"Late this afternoon, I met with FBI Director James Comey and career prosecutors and agents who conducted the investigation of Secretary Hillary Clinton's use of a personal email system during her time as secretary of state," Lynch said in a statement.
"I received and accepted their unanimous recommendation that the thorough, year-long investigation be closed and that no charges be brought against any individuals within the scope of the investigation," she said.
Clinton's campaign quickly welcomed the news.
"With the AG accepting Director Comey's recommendation, this case is resolved, no matter Republicans' attempts to continue playing politics," campaign spokesman Brian Fallon tweeted.
Republican National Committee Chairman Reince Priebus called the decision "a slap in the face to the many Americans entrusted with classified information who play by the rules and those who have been punished for lesser offenses."
"Those who have mishandled classified information have had their security clearances revoked, lost their jobs, faced fines, and even been sent to prison, yet Hillary Clinton is being allowed to play by a different set of rules," he said in a statement. "By so blatantly putting its political interests ahead of the rule of law, the Obama Administration is only further eroding the public's faith in a government they no longer believe is on their side."
Lynch's announcement comes the day after Comey said in a news conference that he wasn't recommending charges against Clinton -- even as he slammed her as behavior "extremely careless."
He also directly contradicted Clinton's repeated claims that she never sent or received classified information over that private email server.
"Although we did not find clear evidence that Secretary Clinton or her colleagues intended to violate laws governing the handling of classified information, there is evidence that they were extremely careless in their handling of very sensitive, highly classified information," Comey said.
Comey's decision was met with sharp criticism from Republicans, with a House committee pulling Comey in for a hearing on his decision set for Thursday.

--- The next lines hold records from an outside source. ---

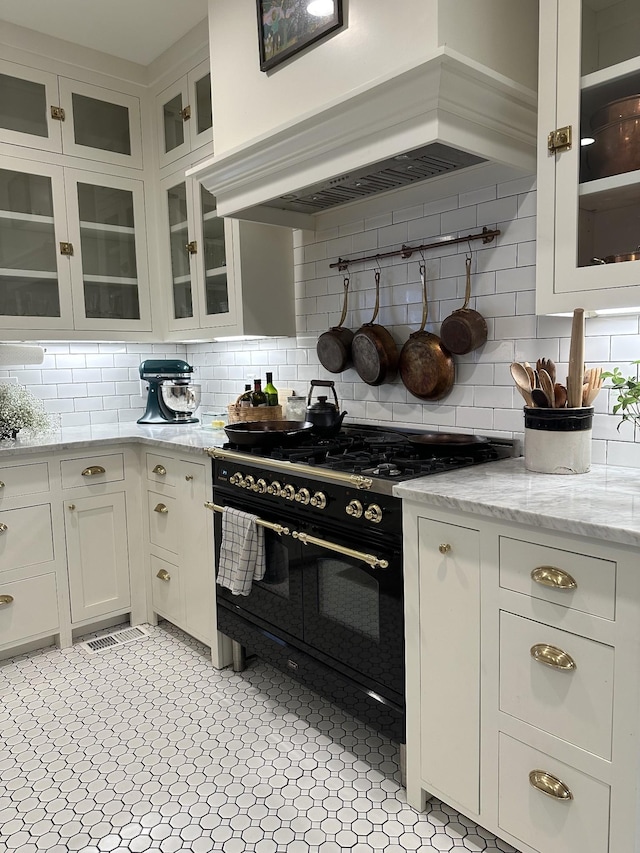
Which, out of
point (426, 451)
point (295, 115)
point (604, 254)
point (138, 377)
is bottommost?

Lynch, too, has come under scrutiny after meeting one-on-one
with former President Bill Clinton at a Phoenix airport last week.
The decision by Lynch brings to an end the legal concern for Clinton -- but doesn't end the political threat of an email scandal that has dogged her campaign from its outset.
It's all provided fresh political fodder for presumptive Republican nominee Donald Trump, who bashed Clinton and complained of a "rigged system" -- on Tuesday in North Carolina.
"Whats going on is very big ... for Bill Clinton to go to the plane, then to have what happened ... Everybody thought based on what was being said she was guilty. She was guilty. And it turned out that, 'We're not going to press charges.' It's really amazing," he said at a campaign rally.